Tag-value example appears to have typo for "excludes" in Package Verification Code
Looking at the tag-value example file in the development/2.2.1 branch, the PackageVerificationCode line has an "excludes file" value:
https://github.com/spdx/spdx-spec/blob/cd0876094cfe96e5ecf5fb04c61244d5e077673a/examples/SPDXTagExample-v2.2.spdx#L78
However, according to section 3.9.6 of the 2.2 spec, I think there should be an excludes: sub-tag which is missing in the example file. So I think this should instead read:
PackageVerificationCode: d6a770ba38583ed4bb4525bd96e50461655d2758(excludes: ./package.spdx)
I'm happy to submit a PR to fix this, though I'm guessing this is generated by the SPDX Java tools so I'm wondering if it is an issue for https://github.com/spdx/tools instead...
It's a bigger problem than that.
- The spec says: 3.9.6 Tag: PackageVerificationCode: (and optionally (excludes: FileName))
- The example says:
<packageVerificationCodeExcludedFile>
./package.spdx
</packageVerificationCodeExcludedFile>
- The JSON Schema says:
"packageVerificationCodeExcludedFiles" : {
"description" : "A file that was excluded when calculating the package verification code. This is usually a file containing SPDX data regarding the package. If a package contains more than one SPDX file all SPDX files must be excluded from the package verification code. If this is not done it would be impossible to correctly calculate the verification codes in both files.",
"type" : "array",
"items" : {
"description" : "A file that was excluded when calculating the package verification code. This is usually a file containing SPDX data regarding the package. If a package contains more than one SPDX file all SPDX files must be excluded from the package verification code. If this is not done it would be impossible to correctly calculate the verification codes in both files.",
"type" : "string"
}
- The "BEER-WARE" test file says:
"packageVerificationCode" : {
"packageVerificationCodeExcludedFiles" : [ "./package.spdx" ],
"packageVerificationCodeValue" : "d6a770ba38583ed4bb4525bd96e50461655d2758"
},
The JSON schema and JSON example calls it "ExcludedFiles" (plural) and includes a single file in an array that could hold more than one. The XML example calls it "ExcludedFile" (singular) and includes one file inside the element.

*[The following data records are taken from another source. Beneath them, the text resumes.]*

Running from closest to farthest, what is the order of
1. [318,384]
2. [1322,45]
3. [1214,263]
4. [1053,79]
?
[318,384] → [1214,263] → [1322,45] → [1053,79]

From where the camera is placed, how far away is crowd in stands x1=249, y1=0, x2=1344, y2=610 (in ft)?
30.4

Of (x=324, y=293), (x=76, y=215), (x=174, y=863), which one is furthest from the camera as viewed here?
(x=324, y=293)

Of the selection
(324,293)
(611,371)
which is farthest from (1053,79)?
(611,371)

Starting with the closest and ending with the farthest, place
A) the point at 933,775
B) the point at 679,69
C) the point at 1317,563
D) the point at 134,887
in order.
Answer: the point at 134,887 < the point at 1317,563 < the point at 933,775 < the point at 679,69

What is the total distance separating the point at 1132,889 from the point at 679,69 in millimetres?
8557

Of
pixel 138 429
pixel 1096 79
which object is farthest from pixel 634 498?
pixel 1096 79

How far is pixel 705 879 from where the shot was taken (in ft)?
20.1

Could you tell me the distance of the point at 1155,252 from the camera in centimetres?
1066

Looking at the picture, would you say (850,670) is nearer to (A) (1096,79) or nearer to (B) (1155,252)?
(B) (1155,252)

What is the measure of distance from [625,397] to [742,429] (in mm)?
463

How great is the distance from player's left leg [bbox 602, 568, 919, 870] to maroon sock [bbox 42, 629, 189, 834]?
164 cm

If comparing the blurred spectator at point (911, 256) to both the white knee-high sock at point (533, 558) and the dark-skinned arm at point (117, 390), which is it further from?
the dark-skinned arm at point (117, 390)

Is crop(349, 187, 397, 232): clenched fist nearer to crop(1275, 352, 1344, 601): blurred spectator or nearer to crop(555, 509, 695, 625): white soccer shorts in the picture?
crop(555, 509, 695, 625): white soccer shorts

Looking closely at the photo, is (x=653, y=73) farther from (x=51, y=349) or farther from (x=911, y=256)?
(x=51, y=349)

Are all SPDX use cases satisfied by allowing only one file to be excluded from the verification code? If so, the JSON schema and example and property name should be changed from an array to a single value. If not, the tag and XML examples must be changed to show more than one.
@swinslow you are correct, and what you think should be there also matches my understanding.
@davaya:
- the RDF/XML tags may obviously repeat, so if you had two files excluded, you would add each one of them in
spdx:packageVerificationCodeExcludedFiletags - the ontology actually specifies that this package verification code excluded file has
min 0(no maximum) - whenever we have XML elements that might repeat, the convention is that JSON attributes are in plural and value is an array.
In conclusion, I don't find any issue with the spec; but the example file is missing the wording excludes:. We probably have not given much thought to how to represent multiple files in the tag-value format.
If tags may obviously repeat, then defining unambiguously which various multiplicities are valid would be helpful. Multiplicity is specified for PackageVerificationCode as a whole, but where is the Multiplicity for ExcludedFile(s) specified? (In other words, how would the spec be different if ExcludedFile were Mandatory, one?)
3.9.3 Cardinality: Mandatory, one if FilesAnalyzed is true or omitted, zero (must be omitted) if FilesAnalyzed is false.
Multiplicity: 1 0..1 0..*
<packageVerificationCodeExcludedFile> N Y? Y?
</packageVerificationCodeExcludedFile>
<packageVerificationCodeExcludedFile> Y Y Y
./package.spdx
</packageVerificationCodeExcludedFile>
<packageVerificationCodeExcludedFile> N N Y?
./package.spdx
./package2.spdx
./package3.spdx
</packageVerificationCodeExcludedFile>
<packageVerificationCodeExcludedFile> N N Y?
./package.spdx
</packageVerificationCodeExcludedFile>
<packageVerificationCodeExcludedFile>
./package2.spdx
</packageVerificationCodeExcludedFile>
<packageVerificationCodeExcludedFile>
./package3.spdx
</packageVerificationCodeExcludedFile>
The end product is an unambiguous specification that yields lossless translation between data formats. Single examples that cover just common cases aren't sufficient, tooling requires defined algorithms and rules that operationalize conventions. At a minimum, all examples of types that allow more than one should show more than one.
You are correct that this part of the spec is not great...
We should have written different section for each sub-field: packageVerificationCodeValue and packageVerificationCodeExcludedFile saying that the first has cardinality "one (mandatory)" and the second "zero or more (optional, multiple)".
I note that the next subsection also suffers from the same issue: nowhere it is specified that inside Checksum you have one algorithm and one checksumValue.
In general, we did not handle these sub-fields at all. When, in tag-value format, the "value" is a structure of more than one thing, we had left it without description in the specification. The ontology has the correct definitions, I think, but this does not cover all other formats.
Since we are replacing tag/value in 3.0+, I'm closing this issue.
cc: @kestewart